The movie was for the most part enjoyable. The storyline has the United Kingdom under the rule of a fascist government which controls the media and pretty much everything else.
A hero-terrorist, ever wearing a Guy Fawkes mask, causes much trouble for the fascist régime, believing people ought to be able to choose their own course. This hero-terrorist, known only as V, causes the destruction of landmarks, executes political leaders and figureheads, and so on.
All the while, he collects banned artwork–including some very famous artwork–which he hides in his underground lair.
V also acquires a sidekick, Evey, who sympathizes with him after he rescues her from several government agents.
They grow to trust each other while V subjects her to a very unique method of training someone, all in preparation for V’s own “Fifth of November” plot–the destruction of the British Parliament building.
The acting was great, the special effects were good, and it was enjoyable.
However, I must look at it from a biblical perspective and share what I see so that hopefully other Christians aren’t surprised by this movie.
The fascist government in control of the United Kingdom seems to be made to represent religion–Christianity in specific. Numerous appeals are made for faith and belief in God, and the national logo or whatever it was is a cross with an extra horizontal beam in the design. The national motto is, “Strength through unity. Unity through faith.” V and his followers often vandalize these posters.
The entire reason V is fighting, however, doesn’t seem to have as much to do with personal problems with the government as it does a vendetta against them on behalf of a woman who occupied a neighboring cell at a detention camp he was held at. This woman–a lesbian–wrote autobiographic notes on sheets of toilet tissue which she passed through a rat hole to the neighboring cell. V read these words of her life, her lesbian lover, and how the church-government forced their separation. (Of course, you cannot portray anything as Christian–especially when mixed with the government–without making it hateful toward the PC-group-of-the-month.)
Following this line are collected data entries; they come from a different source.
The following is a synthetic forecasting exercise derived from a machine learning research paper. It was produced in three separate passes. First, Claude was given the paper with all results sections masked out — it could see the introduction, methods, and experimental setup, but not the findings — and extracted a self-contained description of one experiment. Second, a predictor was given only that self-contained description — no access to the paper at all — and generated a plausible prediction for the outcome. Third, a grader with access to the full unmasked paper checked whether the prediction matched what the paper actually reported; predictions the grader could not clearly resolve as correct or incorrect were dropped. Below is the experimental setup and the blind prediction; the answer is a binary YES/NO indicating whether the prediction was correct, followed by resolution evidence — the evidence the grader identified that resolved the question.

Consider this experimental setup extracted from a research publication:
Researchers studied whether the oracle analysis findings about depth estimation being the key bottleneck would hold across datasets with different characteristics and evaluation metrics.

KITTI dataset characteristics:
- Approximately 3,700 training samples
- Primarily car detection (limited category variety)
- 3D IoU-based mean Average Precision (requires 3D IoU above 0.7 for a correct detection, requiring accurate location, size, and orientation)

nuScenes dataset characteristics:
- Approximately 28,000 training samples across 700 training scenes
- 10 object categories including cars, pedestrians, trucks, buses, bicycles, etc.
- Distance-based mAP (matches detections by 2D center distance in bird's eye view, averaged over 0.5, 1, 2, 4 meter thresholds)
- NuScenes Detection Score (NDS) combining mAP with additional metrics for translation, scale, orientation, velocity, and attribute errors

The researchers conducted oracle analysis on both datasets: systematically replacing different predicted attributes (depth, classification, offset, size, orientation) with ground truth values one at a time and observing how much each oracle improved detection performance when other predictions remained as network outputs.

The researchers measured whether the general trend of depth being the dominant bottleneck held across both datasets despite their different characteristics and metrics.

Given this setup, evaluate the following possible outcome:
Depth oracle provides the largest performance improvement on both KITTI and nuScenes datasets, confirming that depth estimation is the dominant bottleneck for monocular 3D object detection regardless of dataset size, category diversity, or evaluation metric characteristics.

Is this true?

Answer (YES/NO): YES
In the course of the movie, we learn that Evey becomes sympathetic toward the rights of the homosexuals and perhaps even finds her strength to fight alongside V from the same legacy.
In V for Vendetta, anarchy (personified by V) and godlessness are triumphant over the church-state. And the satanic philosophy of “do what thou wilt shall be the whole of the law” so long as it does no harm would seemingly become the only law.
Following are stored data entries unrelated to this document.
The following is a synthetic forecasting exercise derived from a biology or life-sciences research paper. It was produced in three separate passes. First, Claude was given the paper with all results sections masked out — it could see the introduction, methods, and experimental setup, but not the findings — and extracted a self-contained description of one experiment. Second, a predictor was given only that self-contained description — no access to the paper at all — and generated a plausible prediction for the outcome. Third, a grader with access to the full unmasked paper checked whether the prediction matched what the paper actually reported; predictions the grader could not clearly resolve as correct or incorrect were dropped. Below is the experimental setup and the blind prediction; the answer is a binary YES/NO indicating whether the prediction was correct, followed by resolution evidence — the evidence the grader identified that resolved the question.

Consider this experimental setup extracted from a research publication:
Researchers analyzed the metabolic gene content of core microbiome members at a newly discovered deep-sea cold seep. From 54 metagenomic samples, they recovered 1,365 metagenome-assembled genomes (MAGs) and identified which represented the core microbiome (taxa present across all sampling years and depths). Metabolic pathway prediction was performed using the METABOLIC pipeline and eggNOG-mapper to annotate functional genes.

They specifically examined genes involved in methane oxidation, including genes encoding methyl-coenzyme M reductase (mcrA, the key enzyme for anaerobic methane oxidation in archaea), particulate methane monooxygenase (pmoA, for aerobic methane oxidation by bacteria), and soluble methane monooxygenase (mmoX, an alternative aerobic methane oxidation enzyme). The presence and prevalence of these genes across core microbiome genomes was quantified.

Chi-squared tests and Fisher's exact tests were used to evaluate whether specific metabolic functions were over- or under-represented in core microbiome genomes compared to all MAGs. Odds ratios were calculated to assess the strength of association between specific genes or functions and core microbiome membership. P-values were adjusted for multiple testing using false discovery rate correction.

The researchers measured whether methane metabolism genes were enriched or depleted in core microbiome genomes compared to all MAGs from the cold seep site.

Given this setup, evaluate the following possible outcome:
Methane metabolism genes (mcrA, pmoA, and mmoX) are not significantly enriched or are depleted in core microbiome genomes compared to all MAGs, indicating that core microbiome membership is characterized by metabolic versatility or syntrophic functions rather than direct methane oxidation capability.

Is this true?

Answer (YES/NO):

So let me just say a few things in response to VfV’s portrayals:
- The true churches of God have nothing to do with the world’s governments. We are called to pray for our leaders and to obey those that have the rule over us. And we are called to recognize that it is Satan who is the god of this world. Beware of those in power claiming to be a messenger of God.
- The Bible calls us to love our neighbor and to do good to all men. This includes homosexuals.
- Evey, in the climax of the movie, becomes a picture of Eve in the garden in Eden. Evey is given a choice, just as Eve did. And the choice was the same in both instances: anarchy or obedience. Evey, like Eve, chose anarchy–willful rebellion against authority. It does not take a stretch of the imagination to think that Evey’s rebellion is a way of saying that Eve did good to eat the forbidden fruit. In doing so, she freed humanity to live however it wanted.
Eve’s choice, and Adam’s following, brought death upon all of humanity. Only in Jesus Christ is there true freedom. Only in Him can every shackle fall off, smashed and made useless upon the ground.
Only in the blessed Son of God can the freedom sought by so many–including V and Evey–ever be found.
And only in Him do peace, love, joy, and so much more have “at the end of eternity” as their ending point.